Spanien – katalanische Unabhängigkeit: Das spanische Verfassungsgericht hat das Gesetz über die Durchführung des Unabhängigkeitsreferendums nun endgültig für nichtig erklärt, nachdem es dieses bereits ausgesetzt hatte. Die SZ (Thomas Urban) schildert, wie die spanische Zentralregierung mit Hilfe der Justiz gegen die katalanischen Separationsbestrebungen vorgeht. Die autonomen Rechte Kataloniens würden vorerst allerdings nicht ausgesetzt.
EGMR zu Nawalnyj: Russland habe im Fall "Yves Rocher" das Recht des Oppositionspolitikers Alexej Nawalnyj und seines Bruders Oleg auf ein faires Verfahren verletzt, urteilte der Europäische Gerichtshof für Menschenrechte. Sie sollen nun eine Entschädigung in Höhe von 83.000 Euro erhalten. Die Brüder sollten angeblich die russische Tochter von Yves Rocher um eine halbe Million Euro betrogen haben; das Unternehmen hatte angegeben, dass ihm kein Schaden entstanden sei, erinnert die FAZ (Friedrich Schmidt) an den Fall.
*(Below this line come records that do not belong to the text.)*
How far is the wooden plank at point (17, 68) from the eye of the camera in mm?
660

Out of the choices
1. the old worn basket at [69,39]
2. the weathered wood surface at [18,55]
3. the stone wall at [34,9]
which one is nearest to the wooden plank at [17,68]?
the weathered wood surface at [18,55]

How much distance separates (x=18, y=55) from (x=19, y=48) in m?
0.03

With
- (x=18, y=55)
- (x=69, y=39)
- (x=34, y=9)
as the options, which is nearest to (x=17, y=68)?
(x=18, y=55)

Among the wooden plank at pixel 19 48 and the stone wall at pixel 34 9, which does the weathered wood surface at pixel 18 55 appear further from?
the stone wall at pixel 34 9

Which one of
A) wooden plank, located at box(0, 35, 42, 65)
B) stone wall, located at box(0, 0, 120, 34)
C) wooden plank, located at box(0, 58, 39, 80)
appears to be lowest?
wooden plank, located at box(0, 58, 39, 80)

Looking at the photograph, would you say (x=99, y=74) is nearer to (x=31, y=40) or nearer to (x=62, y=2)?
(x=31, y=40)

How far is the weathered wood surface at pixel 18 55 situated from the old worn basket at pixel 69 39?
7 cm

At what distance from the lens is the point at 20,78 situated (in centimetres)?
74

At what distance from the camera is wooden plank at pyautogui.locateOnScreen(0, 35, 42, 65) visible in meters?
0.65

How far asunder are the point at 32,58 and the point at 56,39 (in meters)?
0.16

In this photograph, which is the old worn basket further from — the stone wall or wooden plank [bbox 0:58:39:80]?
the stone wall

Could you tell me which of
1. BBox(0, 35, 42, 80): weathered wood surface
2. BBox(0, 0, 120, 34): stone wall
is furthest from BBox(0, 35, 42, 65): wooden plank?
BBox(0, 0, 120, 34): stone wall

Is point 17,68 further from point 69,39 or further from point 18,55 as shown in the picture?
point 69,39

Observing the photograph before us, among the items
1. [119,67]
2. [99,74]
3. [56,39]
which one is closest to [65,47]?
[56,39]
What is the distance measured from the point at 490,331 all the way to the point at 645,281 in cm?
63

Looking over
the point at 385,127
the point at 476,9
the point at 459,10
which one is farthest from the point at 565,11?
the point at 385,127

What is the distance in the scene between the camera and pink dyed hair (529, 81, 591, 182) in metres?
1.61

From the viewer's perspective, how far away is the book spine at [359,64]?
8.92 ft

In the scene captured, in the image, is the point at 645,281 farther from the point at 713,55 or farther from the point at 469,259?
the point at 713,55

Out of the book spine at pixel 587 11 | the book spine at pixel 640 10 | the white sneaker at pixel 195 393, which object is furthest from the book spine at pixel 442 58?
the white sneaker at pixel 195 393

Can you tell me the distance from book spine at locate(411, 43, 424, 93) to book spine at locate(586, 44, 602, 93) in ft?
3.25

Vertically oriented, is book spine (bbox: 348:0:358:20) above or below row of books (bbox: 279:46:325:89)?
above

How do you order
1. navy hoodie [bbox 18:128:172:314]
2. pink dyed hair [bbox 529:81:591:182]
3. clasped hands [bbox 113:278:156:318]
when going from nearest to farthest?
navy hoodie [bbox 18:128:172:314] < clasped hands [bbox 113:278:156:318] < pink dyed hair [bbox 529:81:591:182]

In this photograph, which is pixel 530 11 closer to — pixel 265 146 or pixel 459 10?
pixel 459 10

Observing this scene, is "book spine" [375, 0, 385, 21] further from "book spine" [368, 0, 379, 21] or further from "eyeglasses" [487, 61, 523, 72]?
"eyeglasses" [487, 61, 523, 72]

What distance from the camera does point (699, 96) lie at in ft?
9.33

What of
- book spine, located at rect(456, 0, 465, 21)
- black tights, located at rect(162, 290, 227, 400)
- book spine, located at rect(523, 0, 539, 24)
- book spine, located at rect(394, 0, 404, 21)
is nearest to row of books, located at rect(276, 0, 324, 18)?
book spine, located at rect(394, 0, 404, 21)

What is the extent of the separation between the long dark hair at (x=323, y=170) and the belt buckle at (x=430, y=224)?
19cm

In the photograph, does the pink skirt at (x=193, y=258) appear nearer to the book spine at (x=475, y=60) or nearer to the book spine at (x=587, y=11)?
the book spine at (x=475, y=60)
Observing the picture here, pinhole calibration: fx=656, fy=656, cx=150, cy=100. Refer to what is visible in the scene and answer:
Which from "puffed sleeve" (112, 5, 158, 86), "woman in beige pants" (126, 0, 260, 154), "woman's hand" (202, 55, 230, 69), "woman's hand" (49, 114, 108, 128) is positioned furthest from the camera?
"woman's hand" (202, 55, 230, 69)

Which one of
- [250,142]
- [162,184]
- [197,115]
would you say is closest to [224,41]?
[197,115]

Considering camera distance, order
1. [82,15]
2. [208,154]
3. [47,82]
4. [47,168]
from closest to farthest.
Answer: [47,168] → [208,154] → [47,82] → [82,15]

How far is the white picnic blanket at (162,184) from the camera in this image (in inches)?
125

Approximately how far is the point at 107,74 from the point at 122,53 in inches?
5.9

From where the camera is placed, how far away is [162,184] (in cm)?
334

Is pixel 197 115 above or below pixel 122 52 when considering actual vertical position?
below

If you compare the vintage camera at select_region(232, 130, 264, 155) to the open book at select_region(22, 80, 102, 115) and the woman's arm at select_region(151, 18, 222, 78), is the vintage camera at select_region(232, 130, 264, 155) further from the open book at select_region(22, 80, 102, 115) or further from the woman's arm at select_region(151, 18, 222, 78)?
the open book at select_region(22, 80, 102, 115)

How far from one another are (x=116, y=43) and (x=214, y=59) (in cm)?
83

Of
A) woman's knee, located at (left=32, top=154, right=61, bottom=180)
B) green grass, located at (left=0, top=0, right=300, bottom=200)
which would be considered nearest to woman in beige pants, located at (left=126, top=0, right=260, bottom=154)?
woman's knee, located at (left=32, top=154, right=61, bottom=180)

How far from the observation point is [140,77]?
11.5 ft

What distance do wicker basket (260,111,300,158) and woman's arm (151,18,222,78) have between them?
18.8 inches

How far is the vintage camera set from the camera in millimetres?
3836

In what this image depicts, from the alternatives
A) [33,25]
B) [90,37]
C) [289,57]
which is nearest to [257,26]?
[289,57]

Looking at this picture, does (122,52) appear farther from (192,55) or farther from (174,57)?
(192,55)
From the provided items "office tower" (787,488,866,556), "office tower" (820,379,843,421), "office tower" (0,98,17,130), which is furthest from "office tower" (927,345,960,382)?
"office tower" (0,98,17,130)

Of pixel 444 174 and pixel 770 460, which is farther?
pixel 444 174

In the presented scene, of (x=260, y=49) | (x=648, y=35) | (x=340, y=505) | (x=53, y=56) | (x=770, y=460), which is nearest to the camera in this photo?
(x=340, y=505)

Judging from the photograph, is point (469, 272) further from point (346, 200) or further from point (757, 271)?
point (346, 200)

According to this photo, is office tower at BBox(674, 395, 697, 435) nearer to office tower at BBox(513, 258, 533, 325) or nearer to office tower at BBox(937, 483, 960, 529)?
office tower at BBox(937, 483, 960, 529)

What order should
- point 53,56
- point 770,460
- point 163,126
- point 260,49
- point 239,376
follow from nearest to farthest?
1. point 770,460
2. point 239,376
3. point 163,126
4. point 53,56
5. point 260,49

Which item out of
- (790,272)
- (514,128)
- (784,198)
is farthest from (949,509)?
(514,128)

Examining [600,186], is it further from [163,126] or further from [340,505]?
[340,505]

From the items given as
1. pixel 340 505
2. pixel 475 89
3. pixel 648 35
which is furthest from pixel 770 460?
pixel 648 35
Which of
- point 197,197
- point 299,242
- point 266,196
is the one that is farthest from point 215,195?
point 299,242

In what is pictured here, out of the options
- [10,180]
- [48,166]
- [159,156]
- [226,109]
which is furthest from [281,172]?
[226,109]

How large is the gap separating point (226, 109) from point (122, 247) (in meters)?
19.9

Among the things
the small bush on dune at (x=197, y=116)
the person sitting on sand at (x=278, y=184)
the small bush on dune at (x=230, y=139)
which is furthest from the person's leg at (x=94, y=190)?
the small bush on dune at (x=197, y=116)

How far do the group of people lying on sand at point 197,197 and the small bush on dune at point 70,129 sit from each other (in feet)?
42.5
USA – Einreiseverbot: Ein Gericht in Hawaii hat das aktuelle Einreiseverbot der US-Regierung gestoppt. Es sollte am heutigen Mittwoch in Kraft treten. Es mangele an Erkenntnissen, dass die Einreise der Betroffenen die Interessen der USA beeinträchtige. Das Verbot diskriminiere die Menschen aufgrund ihrer Nationalität, meldet spiegel.de (bam).
Österreich – "Ehe für alle": Der österreichische Verfassungsgerichthof prüft derzeit die Öffnung der Ehe für gleichgeschlechtliche Paare. Trotz weitgehender rechtlicher Gleichstellung bestünden Bedenken, dass unterschiedliche Rechtsinstitute für gleichgeschlechtliche und verschiedengeschlechtliche Paare Homosexuelle diskriminierten. kurier.at schildert die Argumente des Gerichts und des Anwalts der Klägerinnen. Dieser zeige sich zuversichtlich, dass bereits Anfang 2018 erste gleichgeschlechtliche Ehen in Österreich geschlossen werden können.
Österreich – Wahl: Der emeritierte Professor für öffentliches Recht Theo Öhlinger analysiert auf verfassungsblog.de die verfassungsrechtlichen Rechte und Pflichten des österreichischen Bundespräsidenten im Prozess der Regierungsbildung und umreißt dabei verschiedene mögliche Szenarien.
Sonstiges
Juristen für Menschenrechte: "Was nicht gerecht ist, kann nicht recht sein" – unter diesem Titel erläutert lto.de (Tanja Podolski) die Arbeit der jungen Nichregeriungsorganisation "Jumen". Die Organisation will durch strategisch geführte Prozesse Menschenrechtsverletzungen in Deutschland gerichtlich feststellen lassen.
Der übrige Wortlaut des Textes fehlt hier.